Saturday, April 4, 2009

Boston Globe forced to cut $20M... or else

(Report 4-4-09-1)

N.Y. Times Co. threatens to shut down Boston newspaper

by Christine McConville
& Jessica Heslam
DNN Reports!
Saturday, Apr. 4, 2009

The New York Times Company has threatened to shut down the Boston Globe if the paper doesn’t come up with $20 million in cuts within 30 days in a dramatic act of brinksmanship at the beleaguered broadsheet.

The new draconian demands come just days after the latest round of layoffs at the Globe.

A boston.com report and two sources with direct knowledge said the Globe’s out-of-town corporate masters have presented the unions with a stark and painful choice: Agree to massive cuts within a month or face closure.

After a 90-minute meeting Thursday between Times and Globe executives and officials from the paper’s 13 unions, Daniel Totten, president of the Boston Newspaper Guild, wrote members that, “They are looking for financial concessions from all unions.”

Totten said the concessions could include pay cuts, elimination of lifetime job guarantees given to some employees and an end to pension contributions by the company, boston.com reported.

A union official briefed on the meeting said the concessions include salary and overtime cuts - and furloughs were also brought up in the meeting.

Catherine Mathis, spokeswoman for the fiscally troubled Times, and Globe spokesman Bob Powers declined to comment.

Other sources said word of the meeting and its dire message sent a shockwave through a newspaper that has been battered by bad news and decimated by layoffs - including the loss of the equivalent of 50 editorial staffers through buyouts and layoffs during the past week.

The Globe lost some $50 million last year and stands to lose $85 million this year without “serious cutbacks,” boston.com reported, quoting a Globe source. That same source said the Times can no longer subsidize the Globe’s losses.

The Globe’s declining circulation and ad revenue have been a huge drag on the Times Co. books as the New York parent faces more than a billion dollars in debt, not including significant pension obligations.

Prior to page cutbacks last fall, a 5 percent salary cut for managers and the most recent layoffs, the Globe was reportedly losing $1 million a week.

In New York, Times unions facing cuts are fighting back.

The union representing Times editorial employees is set to ask the newspaper’s publisher to guarantee executives and other nonunion workers won’t get bonuses if it accepts pay cuts this year.
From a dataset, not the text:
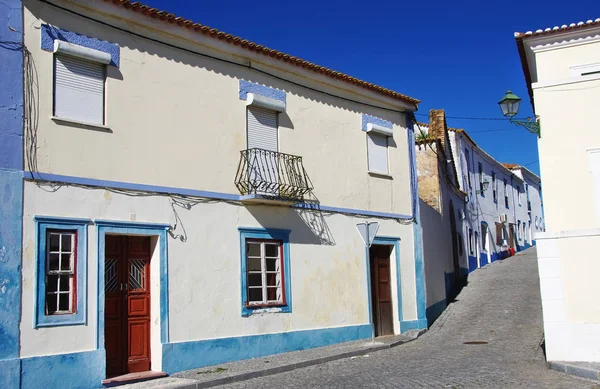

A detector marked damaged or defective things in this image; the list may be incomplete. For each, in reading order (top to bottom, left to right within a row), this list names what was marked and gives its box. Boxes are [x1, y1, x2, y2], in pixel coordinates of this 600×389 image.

The Newspaper Guild of New York said in a memo Thursday it may also seek assurances that the salary reductions of as much as 5 percent will prevent job cuts. The Times asked the union to agree to reductions to help save about $4.5 million this year, the Guild said.

The Times Co. enforced wage cuts of 2.5 percent to 5 percent for all nonunion employees and eliminated 100 positions at its namesake newspaper after advertising sales continued to drop this year after a 13 percent decline in 2008.

The New York guild said the publisher has threatened to eliminate as many as 80 jobs, including 70 newsroom positions, if the guild doesn’t agree to its demands.

But the Boston unions may be even tougher to crack.

Totten, a few days before the Thursday meeting, told Globe management in a letter, “The BNG has lost some 78 members to layoffs or buyouts in the last three weeks.

“In the last few years, some 400 members have been laid off or taken buyout packages. We have done our share. We can spare no more members,” he added.

In a memo to guild members after Thursday’s meeting, Totten said he told company executives “now is the time for NYT/Globe management to show leadership and take the necessary cuts from among their own ranks.”


The Boston Globe is in dire straits.